1. A Misunderstood Vision of “Unity”
One of the central goals of the post-Vatican II Church has been unity—but not the kind that cherishes the Church’s many ancient traditions. Instead, a new idea of unity emerged: that all Catholics should be united in one form of the Mass, the Novus Ordo (New Order), even if that meant suppressing the older form. The Traditional Latin Mass (TLM), though never abrogated, was seen by some as a “threat” to this new model of unity because it was different—and because it was growing.
Ironically, this logic has caused division, not unity. Catholics who found a deep spiritual home in the TLM are now being treated as second-class citizens in the Church.
2. Fear of the “Old Church”
Many of the Church leaders who came of age in the 1960s and 70s saw the pre-Vatican II Church as rigid, overly clerical, and disconnected from modern life. To them, the Traditional Latin Mass represents a return to that era. Whether fair or not, their personal biases color their leadership. They see tradition not as a treasure, but as a threat to their vision of a more modern, egalitarian Church.
3. Power and Control
The post-Vatican II Church centralized liturgical authority more than ever before. The old Latin Mass was something that emerged organically over centuries. The new liturgy, however, was crafted by committees—many with ideological agendas—and it was pushed into every parish with little input from the faithful. When people began rediscovering the TLM, especially after Pope Benedict XVI’s Summorum Pontificum, they weren’t just attending a different liturgy—they were bypassing the “approved” narrative. That independence threatened the control of bishops and Vatican officials, especially those who had built careers on the new liturgy.
4. The Embarrassment of Contrast
Here’s the hard truth: the TLM exposes the spiritual poverty of many ordinary parishes. Compare a reverent Latin Mass—chant, incense, silence, kneeling—to a typical Novus Ordo Mass with guitars, casual speech, and often irreverent behavior. The contrast is striking. And many bishops and liturgical experts know it. Instead of raising the quality of the new Mass, some have chosen to eliminate the “competition.” This isn’t about unity—it’s about avoiding embarrassment.
5. The Fruit Speaks for Itself—and that’s the Problem
Traditional communities are growing. They’re young. They produce vocations. They have large families. Their belief in the teachings of the Church is strong. And their defection rate is remarkably low. In short, they are the success story of modern Catholicism. But instead of being celebrated, they are punished—because they don’t fit the narrative that says “modernizing” the Church is what brings renewal. The traditional movement exposes the failure of many post-conciliar experiments. And rather than rethinking those failures, Church leaders attack the evidence that they were wrong.

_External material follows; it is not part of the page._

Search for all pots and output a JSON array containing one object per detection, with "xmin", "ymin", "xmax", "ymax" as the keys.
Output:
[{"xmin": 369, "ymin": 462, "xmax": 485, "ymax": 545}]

6. Orthodoxy of the Traditionalists
Perhaps the biggest reason of all is orthodoxy. The Traditional Latin Mass doesn’t just preserve old rituals—it preserves old beliefs. There was, unfortunately, a very heterodox element that influenced the Church during and after the Council, and that error has been passed down to many of today’s clergy and theologians. The Novus Ordo world, for all its openness, has seen a normalization of ideas and practices that contradict Catholic teaching: widespread support for contraception, tolerance for divorce and remarriage without annulment, and, in some dioceses, full embrace of the LGBT agenda. Liturgical abuses—like Communion in the hand, standing reception, the absence of altar rails, and the routine use of lay “extraordinary ministers”—are not just tolerated, they are mainstream.
The Traditional Latin Mass stands in contradiction to all of this. It is not merely a different aesthetic—it is a different worldview. It upholds the hard truths of the faith with clarity and conviction. And for some in power, that is terrifying. Because if traditional Catholicism continues to grow, so does its influence. And with that influence comes the potential to call the Church back to fidelity, to reverence, and to orthodoxy. For those who have spent decades trying to reshape the Church in their own image, that is the real threat.